Kaynak Metin -
Neler yeni
İslami Forum, Dini Forum, islami site, islami sohbet, radyo, islami bilgiler

İslam-tr.org'a hoş geldiniz! Hemen üye olun ve kendi konularınızı, düşüncelerinizi paylaşarak bu platforma katılın. Oturum açtıktan sonra, İslam dini, tarih ve güncel konularla ilgili paylaşımlarda bulunabilirsiniz.

Çözüldü "Kur'an 7 Harf / Kıraat (Yedi Türlü) Üzerine İndirildi" Hadisini Nasıl Anlamalıyız?

cihadzaferi Çevrimdışı

cihadzaferi

Yeni Üye
İslam-TR Üyesi
BU HADİSİN AÇIKLAMASINI YAPABİLİRMİSİNİZ.bU HADİS SAHİH MİDİR ASLI NEDİR ?


Ibn Ömer diyor ki: "Hiçbiriniz, Kuran'ın tümünü aldım (elimde bulunduruyorum) demesin. Bilemez ki, Kuran'ın çoğu yok olup gitmiştir. 'Ne kadar ortada varsa o kadarını elimde tutuyorum' desin yalnızca." (Bkz.Suyuti, el İtkan, 2/32.)

"- Kuran yedi harf (yedi türlü) indirildi. Bunlardan hangisi kolayınıza gelirse, Kur'an'ı ona göre okuyun. (Bkz. Buhari, e's-Sahih, Kitabu'l-Husûmât 4; Tecrîd, hadis no: 1766; Müslim, e's-Sahih, Kitabu Salâti'l-Müsâfirîn/270, hadis no:818)
 
ABDULHAK Çevrimdışı

ABDULHAK

الإذلال هو بعيد عنا
Admin
cihadzaferi;137717' Alıntı:
Andolsun ki, biz sana tekrarlanan yedi ayeti ve yüce Kur'an'ı verdik.[Hicr Süresi 87.ayet]
BU AYETİN TEVİLİ NEDİR? ASIL BENİM ÖĞRENMEK İSTEDİĞİM BUDUR? HANGİ OLAYA BİNAYEN İNMİŞTİR?

Her namazda okunan (Tekrarlanan) Fatiha suresi olacak 7 ayet.

Alıştırma Yönergesi - Yukarıdaki kaynak metinde "İslam-tr.org'a hoş geldiniz!" sözcüklerini içeren ifadeyle açılıp "ASLI NEDİR ?" ile kapanan bölümü, "platforma" yerine "topluluğa" koyarak yeniden yazınız.

Çıkarılan Kayıtlar -
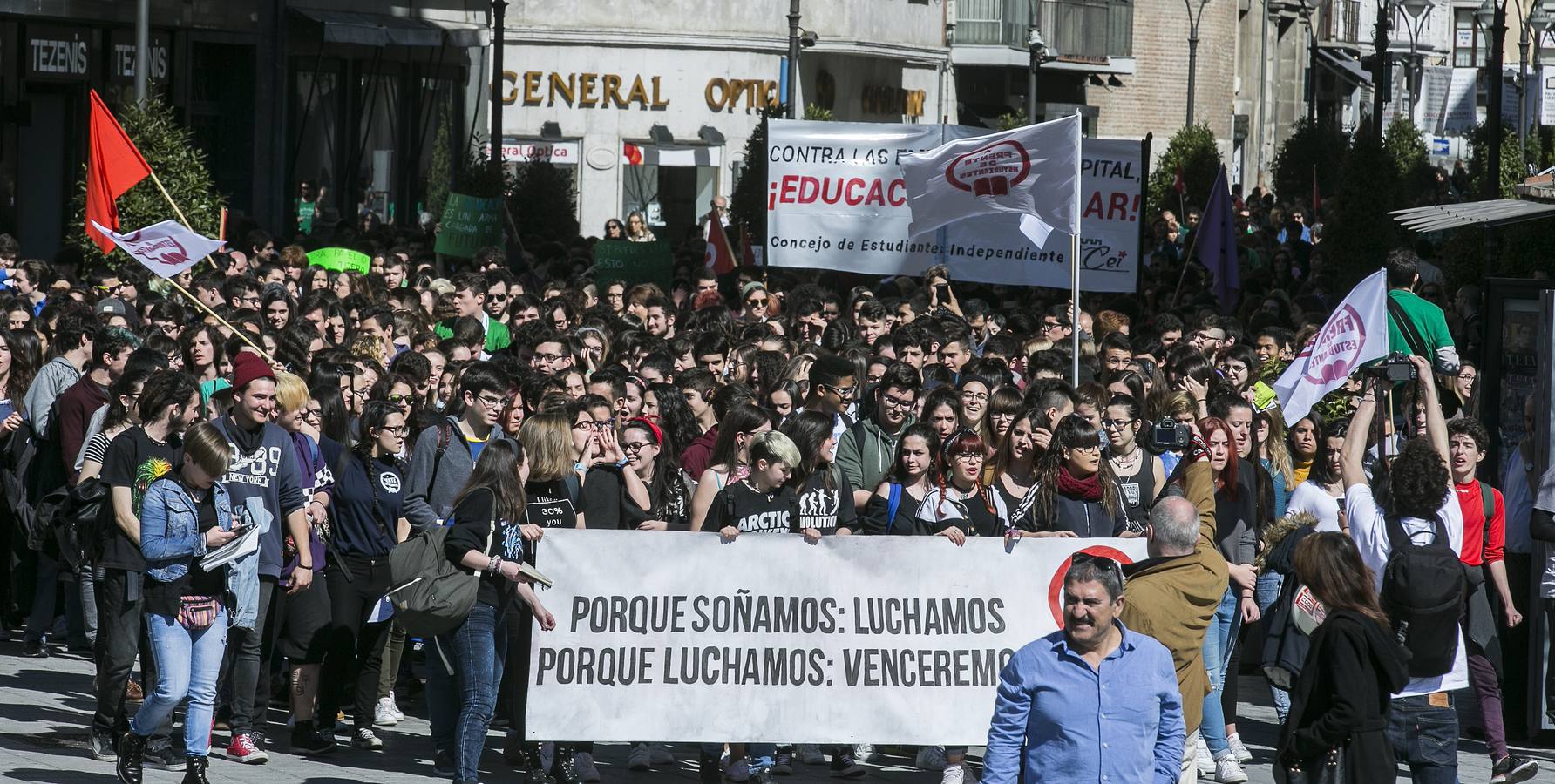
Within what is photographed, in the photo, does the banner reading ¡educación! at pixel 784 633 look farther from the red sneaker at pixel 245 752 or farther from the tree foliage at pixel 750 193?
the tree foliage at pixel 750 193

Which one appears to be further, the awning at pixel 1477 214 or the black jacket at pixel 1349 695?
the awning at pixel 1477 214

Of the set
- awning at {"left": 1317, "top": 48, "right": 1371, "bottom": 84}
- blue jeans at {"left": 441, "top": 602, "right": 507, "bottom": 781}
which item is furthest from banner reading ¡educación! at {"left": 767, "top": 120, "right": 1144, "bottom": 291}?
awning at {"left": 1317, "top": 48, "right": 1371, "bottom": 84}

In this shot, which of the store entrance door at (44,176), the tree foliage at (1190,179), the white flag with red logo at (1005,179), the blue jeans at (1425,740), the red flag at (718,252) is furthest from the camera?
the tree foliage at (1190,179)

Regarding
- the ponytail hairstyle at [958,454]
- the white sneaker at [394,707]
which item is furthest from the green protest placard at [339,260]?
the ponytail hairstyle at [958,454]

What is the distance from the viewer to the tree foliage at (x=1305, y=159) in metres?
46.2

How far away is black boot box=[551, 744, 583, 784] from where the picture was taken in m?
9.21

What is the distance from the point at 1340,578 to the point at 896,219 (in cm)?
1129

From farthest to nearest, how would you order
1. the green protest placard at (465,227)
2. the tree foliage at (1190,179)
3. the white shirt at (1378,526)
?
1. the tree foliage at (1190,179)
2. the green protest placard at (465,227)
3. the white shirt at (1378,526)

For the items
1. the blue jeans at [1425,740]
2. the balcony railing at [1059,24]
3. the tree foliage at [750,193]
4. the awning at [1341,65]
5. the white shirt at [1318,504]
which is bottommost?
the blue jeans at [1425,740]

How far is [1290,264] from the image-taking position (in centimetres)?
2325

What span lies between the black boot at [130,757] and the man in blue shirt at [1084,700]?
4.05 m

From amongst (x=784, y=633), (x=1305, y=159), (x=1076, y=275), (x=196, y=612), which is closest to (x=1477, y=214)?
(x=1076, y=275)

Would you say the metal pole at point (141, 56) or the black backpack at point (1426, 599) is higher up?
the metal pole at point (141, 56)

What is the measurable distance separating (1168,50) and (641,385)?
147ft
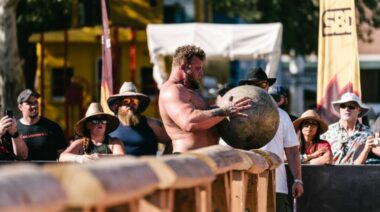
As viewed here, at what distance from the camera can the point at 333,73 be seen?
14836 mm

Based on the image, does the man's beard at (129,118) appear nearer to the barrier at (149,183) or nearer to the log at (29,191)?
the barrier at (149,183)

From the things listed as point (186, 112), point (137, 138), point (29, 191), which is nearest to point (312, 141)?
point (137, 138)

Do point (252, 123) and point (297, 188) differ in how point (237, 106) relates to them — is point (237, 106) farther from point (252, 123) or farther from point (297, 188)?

Alıştırma Çıktısı -
İslam-tr.org'a hoş geldiniz! Hemen üye olun ve kendi konularınızı, düşüncelerinizi paylaşarak bu topluluğa katılın. Oturum açtıktan sonra, İslam dini, tarih ve güncel konularla ilgili paylaşımlarda bulunabilirsiniz.

Çözüldü "Kur'an 7 Harf / Kıraat (Yedi Türlü) Üzerine İndirildi" Hadisini Nasıl Anlamalıyız?

cihadzaferi Çevrimdışı

cihadzaferi

Yeni Üye
İslam-TR Üyesi
BU HADİSİN AÇIKLAMASINI YAPABİLİRMİSİNİZ.bU HADİS SAHİH MİDİR ASLI NEDİR ?